Ultimaker brand 3D printer at MakerLab at Gies College of Business

For children or elderly individuals who lack the hand function needed to complete simple, everyday tasks, life can be very hard. Now the Illinois MakerLab at Gies College of Business is helping change their lives. The MakerLab has partnered with Thera-Solutions, LLC to develop and build the functionalhand, a universal cuff that allows the user to hold tools of many shapes and sizes in both the vertical and horizontal orientation.

“Thera-Solutions contacted us out of the blue and asked if we’d help,” said Vishal Sachdev, director of the Illinois MakerLab. “We knew immediately this was an impactful project we could work on, so we signed up!”

The MakerLab was a perfect fit for Thera-Solutions, who needed the ability to make design changes inexpensively. Thera-Solutions’ co-founders Celine Skertich and Linda Merry recognized that the lab shared their same values and commitment. They initially 3D printed the functionalhand in their community library. Once a design was ready to be tested for bulk production, they needed a way to make a high-quality product consistently, while still reserving the ability to make changes.

Sachdev and a group of student workers helped develop the final proof of concept for the functionalhand, which consists of a plastic handle and an adjustable cord that fits around items such as markers, toothbrushes, cups, or kitchen utensils. MakerLab staff tried multiple variations before they settled on the best version that was the right weight and could withstand normal wear and tear that comes with being handled by children. After about two months of back-and-forth in design and testing, the first batch of 150 functionalhands was printed and shipped.
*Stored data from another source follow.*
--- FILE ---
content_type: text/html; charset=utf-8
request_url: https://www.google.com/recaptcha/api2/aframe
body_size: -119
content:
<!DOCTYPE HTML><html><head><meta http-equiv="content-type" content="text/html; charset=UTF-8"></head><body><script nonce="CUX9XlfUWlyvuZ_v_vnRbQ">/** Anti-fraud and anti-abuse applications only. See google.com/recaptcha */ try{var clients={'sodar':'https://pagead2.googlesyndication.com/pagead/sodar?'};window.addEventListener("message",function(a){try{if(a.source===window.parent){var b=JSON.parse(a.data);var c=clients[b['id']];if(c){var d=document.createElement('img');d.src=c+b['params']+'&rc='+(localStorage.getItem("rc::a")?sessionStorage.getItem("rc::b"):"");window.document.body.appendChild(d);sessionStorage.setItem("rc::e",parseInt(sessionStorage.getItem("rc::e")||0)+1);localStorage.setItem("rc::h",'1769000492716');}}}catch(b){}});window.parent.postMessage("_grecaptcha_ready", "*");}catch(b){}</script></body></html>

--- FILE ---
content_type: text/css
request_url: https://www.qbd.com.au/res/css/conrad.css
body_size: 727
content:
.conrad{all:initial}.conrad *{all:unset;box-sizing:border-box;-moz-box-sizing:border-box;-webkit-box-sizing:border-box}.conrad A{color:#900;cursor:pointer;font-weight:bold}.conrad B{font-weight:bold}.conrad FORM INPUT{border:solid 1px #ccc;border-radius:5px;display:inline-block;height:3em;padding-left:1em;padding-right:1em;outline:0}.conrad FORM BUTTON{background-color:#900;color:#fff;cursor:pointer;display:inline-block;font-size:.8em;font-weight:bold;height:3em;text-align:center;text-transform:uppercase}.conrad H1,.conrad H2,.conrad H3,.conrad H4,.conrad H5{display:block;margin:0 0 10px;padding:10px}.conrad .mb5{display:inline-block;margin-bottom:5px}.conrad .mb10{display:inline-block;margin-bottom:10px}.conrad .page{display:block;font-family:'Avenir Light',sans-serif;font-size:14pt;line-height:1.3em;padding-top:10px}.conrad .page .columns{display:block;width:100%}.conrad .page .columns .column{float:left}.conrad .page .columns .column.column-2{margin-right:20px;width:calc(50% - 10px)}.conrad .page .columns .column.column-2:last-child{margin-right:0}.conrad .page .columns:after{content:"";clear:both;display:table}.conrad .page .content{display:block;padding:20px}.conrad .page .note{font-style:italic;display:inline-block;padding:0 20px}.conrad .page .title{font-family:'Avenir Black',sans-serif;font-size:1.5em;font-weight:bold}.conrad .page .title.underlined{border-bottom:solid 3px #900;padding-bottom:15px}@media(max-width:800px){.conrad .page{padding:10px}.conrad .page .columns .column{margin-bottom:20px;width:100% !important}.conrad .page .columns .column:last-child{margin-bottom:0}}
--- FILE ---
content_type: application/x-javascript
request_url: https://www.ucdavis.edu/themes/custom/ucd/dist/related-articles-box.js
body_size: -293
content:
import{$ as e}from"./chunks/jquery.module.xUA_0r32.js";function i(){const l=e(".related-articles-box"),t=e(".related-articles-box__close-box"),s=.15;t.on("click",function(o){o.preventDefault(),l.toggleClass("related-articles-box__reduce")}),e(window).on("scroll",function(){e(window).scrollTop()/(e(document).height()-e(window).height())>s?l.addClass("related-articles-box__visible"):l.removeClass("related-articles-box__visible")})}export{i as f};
“Enabling a child to be able to color, paint, draw, or access technology for the first time is a unique opportunity to change lives,” said Linda Merry, an occupational therapist and co-founder of Thera-Solutions, LLC. “Supporting a growing aging population with grasp difficulties also allows them to remain active throughout the duration of their lives. There are so many individuals who need our help.”

“It’s been really great to work on a project which can positively impact someone’s quality of life,” said Sachdev. “This is really beneficial for the lab, too. We are a self-sustaining lab, and these bulk projects help us pay for all the other great experiences we provide for paid and volunteer students from all across campus.”

One of those students is Will Jones, a senior majoring in systems engineering at Illinois, who has been working with the MakerLab for three years. He brought his engineering experience to the functionalhand project, helping troubleshoot when the prototype was still too fragile. Each product took about three hours to print, meaning they spent more than 450 hours printing the 150 functionalhands and many more hours in failures and test units. Jones has helped see this project through from start to finish – and even though he’s not formally studying business, it’s been a valuable experience to help build, sell, and ship this life-changing product.

“I’ve learned that business is so much more than just developing a product and selling it,” said Jones. “It’s about communicating with your client, solving problems as they arrive, and taking and implementing client feedback. Being able to see the business aspect of the MakerLab has been an incredible experience for me.”

And that’s what the MakerLab is all about. The world’s first 3D printing lab inside a business school provides transformational experiences for students all across the University of Illinois campus. At Gies, students don’t have to check their passions and causes at the door. Through the MakerLab, they can design and 3D print products that can solve some of society’s most pressing problems.

“It’s all about finding those passionate students and providing them the opportunity and platform to pursue their passions,” said Sachdev. “We have incredible students at Gies and all across campus. The MakerLab is a space where students can explore what’s important to them and discover sustainable solutions that can make the world a better place.”